There is no moral equivalence between Hamas and the Israel Defense Forces (IDF) for obvious reason: Hamas targets civilians and the IDF targets Hamas. The IDF takes pinpointed, surgical action in Gaza to eliminate terrorists with minimal collateral damage. Human life is always a critical factor, carefully weighed and considered, and civilians are never the targets. Countless missions are aborted because of threats to civilian life. Yes, civilians are sometimes killed because Hamas operates in close proximity to civilians, and this is tragic. But the death toll would be far greater if the IDF didn’t take significant precautions to protect noncombatants. The IDF operates in accordance with a code of ethics that is predicated on the value and sanctity of human life. While the code may not be upheld to perfection, it is the ideal that Israel aims for, and this sets them apart from Hamas.
The Hamas charter calls for the total annihilation of Israel, the killing of Jews, and the repudiation of peace. This last point is perhaps most significant because it reveals the core of the conflict in the Middle East: the detestation of peace and the glorification of war. Death should never be celebrated with cheering and singing in the streets. Suicide bombers should not be venerated, and children should not be taught to hate Israel. Hamas exhibits unparalleled bloodlust, and is destroying any prospects for peace. There is plenty of blame to go around and neither side is perfect, but as obstacles to peace go, explosives are much bigger hindrances than settlements.
Hamas, elected by the Palestinian people of Gaza, is duty-bound to serve them, but is instead betraying their trust by leading them towards a confrontation that cannot end well. An independent, sovereign Palestinian state will not be launched with Fajr-5 missiles; it will be the result of peace negotiations. But a peace treaty cannot be formed with a terrorist organization that has eschewed peace. For Hamas to establish a Palestinian state, it must work towards a truce by amending its charter, ending attacks on Israel, and drafting serious peace proposals.

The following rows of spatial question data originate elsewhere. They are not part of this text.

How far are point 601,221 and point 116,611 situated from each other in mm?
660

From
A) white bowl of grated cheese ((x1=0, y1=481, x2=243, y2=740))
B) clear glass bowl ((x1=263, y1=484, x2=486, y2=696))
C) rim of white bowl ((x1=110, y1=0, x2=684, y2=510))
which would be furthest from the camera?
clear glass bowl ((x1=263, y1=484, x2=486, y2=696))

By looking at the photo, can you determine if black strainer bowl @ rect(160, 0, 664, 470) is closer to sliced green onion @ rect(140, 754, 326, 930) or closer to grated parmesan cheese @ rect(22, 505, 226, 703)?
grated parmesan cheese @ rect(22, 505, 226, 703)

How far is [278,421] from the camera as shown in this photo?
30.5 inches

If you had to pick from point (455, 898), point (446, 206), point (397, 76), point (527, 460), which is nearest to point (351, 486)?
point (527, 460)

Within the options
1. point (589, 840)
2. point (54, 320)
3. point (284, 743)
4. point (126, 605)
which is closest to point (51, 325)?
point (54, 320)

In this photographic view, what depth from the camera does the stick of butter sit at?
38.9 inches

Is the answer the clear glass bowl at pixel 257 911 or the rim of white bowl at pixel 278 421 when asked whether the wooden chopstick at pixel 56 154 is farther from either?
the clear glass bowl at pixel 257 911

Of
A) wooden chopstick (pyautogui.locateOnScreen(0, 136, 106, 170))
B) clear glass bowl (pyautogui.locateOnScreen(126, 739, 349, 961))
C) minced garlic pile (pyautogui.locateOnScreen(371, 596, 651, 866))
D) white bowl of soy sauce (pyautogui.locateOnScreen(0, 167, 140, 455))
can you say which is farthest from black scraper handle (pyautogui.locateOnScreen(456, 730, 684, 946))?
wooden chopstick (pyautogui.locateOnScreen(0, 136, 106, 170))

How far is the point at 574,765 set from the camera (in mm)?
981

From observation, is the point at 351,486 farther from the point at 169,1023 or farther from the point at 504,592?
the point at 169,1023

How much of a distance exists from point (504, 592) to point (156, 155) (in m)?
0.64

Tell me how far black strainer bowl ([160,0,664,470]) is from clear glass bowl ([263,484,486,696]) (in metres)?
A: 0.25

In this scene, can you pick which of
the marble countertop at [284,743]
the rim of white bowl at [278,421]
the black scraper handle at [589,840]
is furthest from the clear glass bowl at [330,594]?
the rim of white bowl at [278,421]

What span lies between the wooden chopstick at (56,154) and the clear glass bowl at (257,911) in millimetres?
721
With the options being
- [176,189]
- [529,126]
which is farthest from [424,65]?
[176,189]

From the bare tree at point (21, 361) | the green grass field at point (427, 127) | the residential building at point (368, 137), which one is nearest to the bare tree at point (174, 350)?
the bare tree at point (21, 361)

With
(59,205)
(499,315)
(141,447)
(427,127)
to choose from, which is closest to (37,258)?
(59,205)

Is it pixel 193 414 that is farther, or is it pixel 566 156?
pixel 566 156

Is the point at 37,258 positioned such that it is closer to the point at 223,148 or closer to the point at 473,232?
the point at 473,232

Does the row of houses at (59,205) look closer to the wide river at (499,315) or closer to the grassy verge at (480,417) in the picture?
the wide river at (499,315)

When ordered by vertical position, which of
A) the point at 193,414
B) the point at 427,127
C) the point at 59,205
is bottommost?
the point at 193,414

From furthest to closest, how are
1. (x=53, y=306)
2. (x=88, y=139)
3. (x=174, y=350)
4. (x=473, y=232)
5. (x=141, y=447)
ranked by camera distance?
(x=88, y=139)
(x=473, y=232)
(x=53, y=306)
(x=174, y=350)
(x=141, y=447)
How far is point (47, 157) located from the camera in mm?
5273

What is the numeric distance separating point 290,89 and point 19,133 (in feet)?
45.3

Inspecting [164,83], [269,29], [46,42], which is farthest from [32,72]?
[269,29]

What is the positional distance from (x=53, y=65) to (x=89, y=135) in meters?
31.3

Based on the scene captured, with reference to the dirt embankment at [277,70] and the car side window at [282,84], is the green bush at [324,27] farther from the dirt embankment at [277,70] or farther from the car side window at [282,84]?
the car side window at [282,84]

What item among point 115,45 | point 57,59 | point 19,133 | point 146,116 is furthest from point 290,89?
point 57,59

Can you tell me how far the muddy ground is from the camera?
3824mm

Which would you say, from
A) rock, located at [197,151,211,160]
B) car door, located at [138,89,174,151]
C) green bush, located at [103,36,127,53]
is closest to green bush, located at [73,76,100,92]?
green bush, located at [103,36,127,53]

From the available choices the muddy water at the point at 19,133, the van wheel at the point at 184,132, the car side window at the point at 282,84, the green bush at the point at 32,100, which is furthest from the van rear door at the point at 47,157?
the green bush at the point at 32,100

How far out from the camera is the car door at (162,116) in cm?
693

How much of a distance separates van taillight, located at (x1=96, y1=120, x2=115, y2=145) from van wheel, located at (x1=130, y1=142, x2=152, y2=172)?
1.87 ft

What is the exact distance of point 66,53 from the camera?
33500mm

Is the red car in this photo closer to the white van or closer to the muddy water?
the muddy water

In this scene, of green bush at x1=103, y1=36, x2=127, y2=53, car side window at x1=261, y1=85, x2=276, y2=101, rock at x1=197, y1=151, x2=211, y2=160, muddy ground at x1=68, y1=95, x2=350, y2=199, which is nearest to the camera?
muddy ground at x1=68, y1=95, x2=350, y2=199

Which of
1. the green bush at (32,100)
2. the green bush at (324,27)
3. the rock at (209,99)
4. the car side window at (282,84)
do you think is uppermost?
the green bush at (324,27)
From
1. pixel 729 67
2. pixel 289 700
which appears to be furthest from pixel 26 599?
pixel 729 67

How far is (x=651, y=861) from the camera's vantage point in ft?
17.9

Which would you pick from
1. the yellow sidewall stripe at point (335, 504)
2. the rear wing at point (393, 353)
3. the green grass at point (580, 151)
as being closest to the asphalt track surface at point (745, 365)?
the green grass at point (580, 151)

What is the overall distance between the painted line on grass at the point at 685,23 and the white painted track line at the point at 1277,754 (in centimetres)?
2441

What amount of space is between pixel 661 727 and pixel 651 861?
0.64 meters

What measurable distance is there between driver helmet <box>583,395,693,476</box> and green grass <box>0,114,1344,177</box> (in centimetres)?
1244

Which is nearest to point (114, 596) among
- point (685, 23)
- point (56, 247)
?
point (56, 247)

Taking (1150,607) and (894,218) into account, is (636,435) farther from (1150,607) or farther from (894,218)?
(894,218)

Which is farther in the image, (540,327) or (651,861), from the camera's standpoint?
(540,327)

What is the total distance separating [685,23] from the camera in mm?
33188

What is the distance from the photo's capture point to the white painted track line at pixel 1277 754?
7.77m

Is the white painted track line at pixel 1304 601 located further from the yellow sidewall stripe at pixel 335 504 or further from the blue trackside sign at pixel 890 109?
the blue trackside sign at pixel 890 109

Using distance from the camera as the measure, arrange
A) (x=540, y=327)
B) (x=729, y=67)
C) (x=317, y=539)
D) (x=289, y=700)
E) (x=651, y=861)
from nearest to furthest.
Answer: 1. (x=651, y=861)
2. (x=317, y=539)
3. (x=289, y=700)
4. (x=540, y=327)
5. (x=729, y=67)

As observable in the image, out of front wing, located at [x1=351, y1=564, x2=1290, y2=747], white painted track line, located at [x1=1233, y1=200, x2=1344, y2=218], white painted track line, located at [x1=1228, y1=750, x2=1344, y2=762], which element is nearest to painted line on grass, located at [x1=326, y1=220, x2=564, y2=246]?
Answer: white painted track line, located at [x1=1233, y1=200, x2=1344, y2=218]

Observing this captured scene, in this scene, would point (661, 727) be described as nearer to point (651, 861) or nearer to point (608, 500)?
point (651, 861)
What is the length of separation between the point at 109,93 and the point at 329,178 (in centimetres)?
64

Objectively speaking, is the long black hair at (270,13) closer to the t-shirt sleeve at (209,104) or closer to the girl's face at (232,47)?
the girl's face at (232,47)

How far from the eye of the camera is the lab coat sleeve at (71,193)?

When Hamas espouses peace, it will have established common ground and a shared interest with Israel, the basis for negotiations. Once Israel is secure, it can meet Hamas at the negotiating table, but this cannot happen while Israel’s citizens are running for cover.
This week, Hamas leader Khaled Meshal dared Israeli Prime Minister Benjamin Netanyahu to invade Gaza, with sheer callousness for the devastation that would inevitably ensue. But instead of goading Israel to war, Hamas should be reaching to shake Israel’s hand at the negotiation table, and working to build a Palestinian state through peace talks instead of rocket fire. I have a challenge of my own for Meshal: I dare you to make peace with Israel.